TÜRK MODASINA YÖN VERENLER: NİYAZİ ERDOĞAN

By  |  0 Comments

Röportaj: Alexander Koko

Tasarım yapmak ve özelikle kendi tasarımlarını sokaklarda insanlar üzerinde görmek nasıl bir duygu? Senin tasarımlarını nasıl bir erkek giyer/giymez?

Tasarım yapmak benim için kendimi ifade biçimi. Kendimi sadece bir moda tasarımcısı olarak değil life style tasarımcısı olarak görüyorum. Mimariden ürüne her alanda üretmek beni mutlu ediyor. Özellikle yaptıklarımın çoğaltılabiliyor ve paylaşılıyor olmasından yanayım. Sokakta tasarladığım bir ürünü gördüğümde heyecanlanıyorum. Demek ki bir insanın hayatına dokunabilmişim. Benim tasarımlarımı kendi stilini yöneten öncü erkekler giyer.

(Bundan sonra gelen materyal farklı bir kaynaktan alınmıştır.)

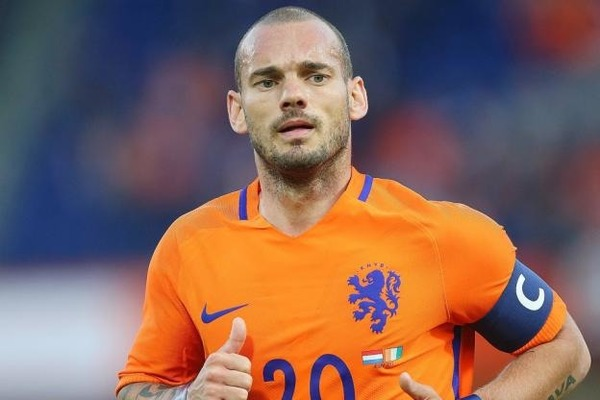Il est à ce jour (2021) le joueur hollandais le plus capé en sélection. Qui est ce ?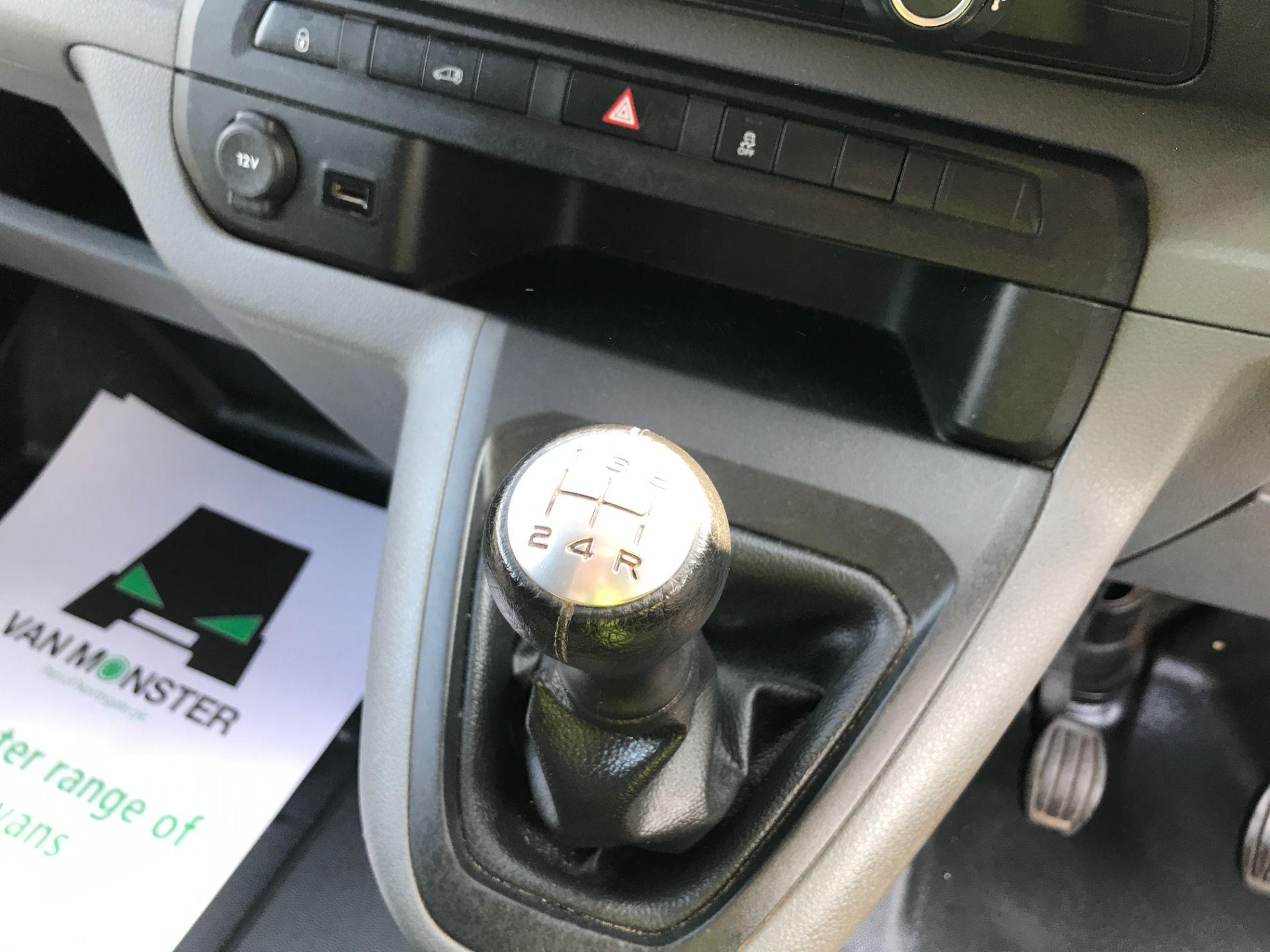 2017 Peugeot Expert 1000 1.6BLUEHDI S 95PS EURO 6 (NY17EJX) Image 4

Moda ve stil arasında yıllardır süren düşüncesel bir rekabet var. Senin için her ikisi ne ifade ediyor?

Stil bir insanın kendini ifade biçimidir ve hayata bakışını yansıtır. Moda ise benim için daha toplumsal bir hareket. Ikisi arasındaki rekabete son verecek olan ise kişinin kendisi.

İlham aldığın stil sahibi biri var mı? Kim ve neden? 

Bugüne kadar beni en çok liderler etkilemiştir. Tarihte bir kırılma noktası yaratan erkekler. Einstein, Atatürk, Napolyon ve hatta Hitler.

2015 Sonbahar/Kış koleksiyonu hazırlarken ilham kaynağın neydi? Koleksiyonun teması, kumaşları ve renkleri neler?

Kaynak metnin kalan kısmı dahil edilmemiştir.